Start of SUPPLIED PASSAGE

The `R`

-Package xyz contains an algorithm to estimate product interactions between a response vector \(Y\) and predictors \(X\). For example if all data were binary in \(\{-1,1\}\) one would like to find the pair \((l,k)\) maximizing: \[
\begin{equation}
\mathbb{P}(Y=X_l X_k).
\end{equation}
\] A brute force approach would cycle through all possible pairs, which implies a quadratic run-time if there are \(p\) variables. The xyz-Algorithm provably solves this problem in sub-quadratic runt-ime. Its run-time depends on the interaction strength of the strongest pair. xyz can recover pairs in almost linerar run-time if the interaction is strong.

End of SUPPLIED PASSAGE
Start of GIVEN INFORMATION

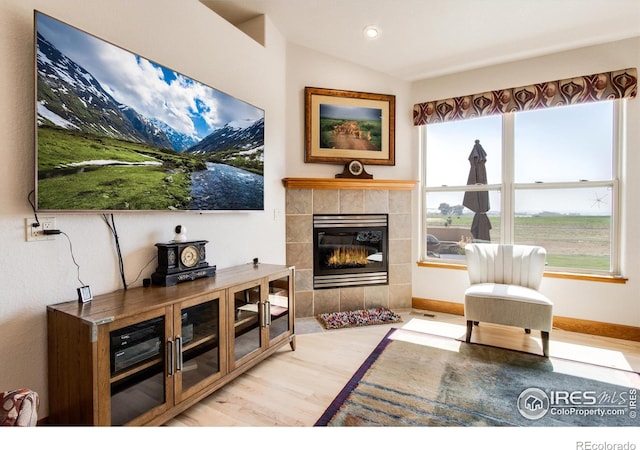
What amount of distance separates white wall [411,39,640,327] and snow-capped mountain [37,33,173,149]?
3412 mm

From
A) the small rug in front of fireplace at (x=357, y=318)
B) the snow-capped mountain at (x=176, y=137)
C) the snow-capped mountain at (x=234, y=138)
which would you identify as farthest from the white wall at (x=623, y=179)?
the snow-capped mountain at (x=176, y=137)

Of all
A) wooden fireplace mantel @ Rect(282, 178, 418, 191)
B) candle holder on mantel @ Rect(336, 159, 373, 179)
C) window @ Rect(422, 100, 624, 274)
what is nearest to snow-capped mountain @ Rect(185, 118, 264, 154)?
wooden fireplace mantel @ Rect(282, 178, 418, 191)

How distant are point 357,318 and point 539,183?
2.38 m

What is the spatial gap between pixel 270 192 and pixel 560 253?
10.0 ft

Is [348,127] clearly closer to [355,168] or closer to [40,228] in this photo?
[355,168]

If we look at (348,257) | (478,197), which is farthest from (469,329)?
(478,197)

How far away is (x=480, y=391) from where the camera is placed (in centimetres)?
193

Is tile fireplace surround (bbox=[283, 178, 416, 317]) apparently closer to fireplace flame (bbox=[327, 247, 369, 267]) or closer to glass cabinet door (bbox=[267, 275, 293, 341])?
fireplace flame (bbox=[327, 247, 369, 267])

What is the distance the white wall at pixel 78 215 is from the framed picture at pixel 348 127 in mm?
927

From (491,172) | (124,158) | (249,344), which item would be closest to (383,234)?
(491,172)
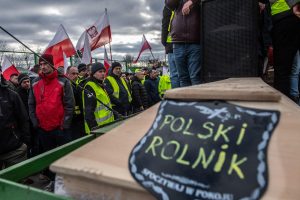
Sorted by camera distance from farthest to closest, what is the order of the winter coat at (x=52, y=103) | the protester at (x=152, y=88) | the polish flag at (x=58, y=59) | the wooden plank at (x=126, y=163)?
the protester at (x=152, y=88) → the polish flag at (x=58, y=59) → the winter coat at (x=52, y=103) → the wooden plank at (x=126, y=163)

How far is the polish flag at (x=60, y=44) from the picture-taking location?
7417mm

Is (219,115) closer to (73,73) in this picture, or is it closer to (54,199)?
(54,199)

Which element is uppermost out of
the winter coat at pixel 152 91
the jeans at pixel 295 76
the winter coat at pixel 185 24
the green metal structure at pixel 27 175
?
the winter coat at pixel 185 24

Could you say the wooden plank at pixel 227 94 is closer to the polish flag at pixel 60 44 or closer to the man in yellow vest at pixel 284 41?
the man in yellow vest at pixel 284 41

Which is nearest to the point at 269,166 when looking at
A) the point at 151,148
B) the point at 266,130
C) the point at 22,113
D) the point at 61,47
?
the point at 266,130

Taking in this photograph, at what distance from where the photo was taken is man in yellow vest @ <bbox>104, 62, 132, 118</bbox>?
19.5ft

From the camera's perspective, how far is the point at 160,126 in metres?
1.46

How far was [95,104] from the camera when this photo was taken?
191 inches

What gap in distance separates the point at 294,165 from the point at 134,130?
70 cm

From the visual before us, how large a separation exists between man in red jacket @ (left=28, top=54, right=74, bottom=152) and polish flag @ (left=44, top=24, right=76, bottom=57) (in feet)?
8.99

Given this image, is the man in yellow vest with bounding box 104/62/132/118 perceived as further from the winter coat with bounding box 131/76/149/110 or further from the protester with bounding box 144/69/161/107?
the protester with bounding box 144/69/161/107

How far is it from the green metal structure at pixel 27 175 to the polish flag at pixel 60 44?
552cm

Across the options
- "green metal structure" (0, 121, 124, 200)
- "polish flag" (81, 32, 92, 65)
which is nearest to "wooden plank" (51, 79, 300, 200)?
"green metal structure" (0, 121, 124, 200)

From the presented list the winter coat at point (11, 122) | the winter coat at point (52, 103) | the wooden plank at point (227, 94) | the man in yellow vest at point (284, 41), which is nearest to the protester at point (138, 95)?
the winter coat at point (52, 103)
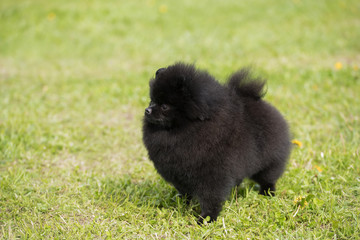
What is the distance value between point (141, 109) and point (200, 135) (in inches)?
119

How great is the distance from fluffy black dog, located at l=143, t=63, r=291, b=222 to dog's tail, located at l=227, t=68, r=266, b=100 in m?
0.18

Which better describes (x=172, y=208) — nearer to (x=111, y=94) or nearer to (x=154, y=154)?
(x=154, y=154)

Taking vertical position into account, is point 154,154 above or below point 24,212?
above

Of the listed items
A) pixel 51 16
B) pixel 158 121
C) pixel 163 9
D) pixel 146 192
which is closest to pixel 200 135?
pixel 158 121

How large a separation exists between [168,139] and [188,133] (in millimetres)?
182

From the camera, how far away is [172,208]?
359 centimetres

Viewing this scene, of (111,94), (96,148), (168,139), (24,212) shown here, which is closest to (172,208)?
(168,139)

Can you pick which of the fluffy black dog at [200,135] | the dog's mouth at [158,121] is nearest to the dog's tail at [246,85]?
the fluffy black dog at [200,135]

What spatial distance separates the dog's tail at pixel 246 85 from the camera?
3.57 meters

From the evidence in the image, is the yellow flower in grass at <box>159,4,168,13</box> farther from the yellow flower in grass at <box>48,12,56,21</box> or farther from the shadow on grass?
the shadow on grass

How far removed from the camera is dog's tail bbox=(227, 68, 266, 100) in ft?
11.7

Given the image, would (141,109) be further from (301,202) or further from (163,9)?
(163,9)

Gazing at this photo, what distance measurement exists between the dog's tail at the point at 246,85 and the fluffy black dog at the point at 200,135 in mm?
178

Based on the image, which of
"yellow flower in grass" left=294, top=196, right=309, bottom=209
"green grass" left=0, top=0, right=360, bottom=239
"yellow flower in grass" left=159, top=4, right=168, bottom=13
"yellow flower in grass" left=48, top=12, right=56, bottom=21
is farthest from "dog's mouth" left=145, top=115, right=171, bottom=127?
"yellow flower in grass" left=48, top=12, right=56, bottom=21
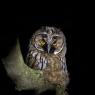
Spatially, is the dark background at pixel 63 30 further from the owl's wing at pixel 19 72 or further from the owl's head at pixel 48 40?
the owl's wing at pixel 19 72

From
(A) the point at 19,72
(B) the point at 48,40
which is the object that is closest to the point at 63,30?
(B) the point at 48,40

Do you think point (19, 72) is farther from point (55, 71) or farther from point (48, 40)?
point (48, 40)

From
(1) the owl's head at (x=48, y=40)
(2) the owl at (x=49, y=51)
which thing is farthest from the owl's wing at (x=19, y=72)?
(1) the owl's head at (x=48, y=40)

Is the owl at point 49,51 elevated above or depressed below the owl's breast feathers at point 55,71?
above

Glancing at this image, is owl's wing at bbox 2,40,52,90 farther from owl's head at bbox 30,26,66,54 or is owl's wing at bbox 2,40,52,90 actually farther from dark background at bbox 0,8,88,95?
owl's head at bbox 30,26,66,54

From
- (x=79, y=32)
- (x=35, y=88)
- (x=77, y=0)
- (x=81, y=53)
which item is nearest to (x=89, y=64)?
(x=81, y=53)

End of GIVEN INFORMATION

• **WHAT IS EXPECTED**
Reproduce the whole description of the xyz package above, character for character, including its formulas and line breaks.

• **FULL OUTPUT**
The `R`

-Package xyz contains an algorithm to estimate product interactions between a response vector \(Y\) and predictors \(X\). For example if all data were binary in \(\{-1,1\}\) one would like to find the pair \((l,k)\) maximizing: \[
\begin{equation}
\mathbb{P}(Y=X_l X_k).
\end{equation}
\] A brute force approach would cycle through all possible pairs, which implies a quadratic run-time if there are \(p\) variables. The xyz-Algorithm provably solves this problem in sub-quadratic runt-ime. Its run-time depends on the interaction strength of the strongest pair. xyz can recover pairs in almost linerar run-time if the interaction is strong.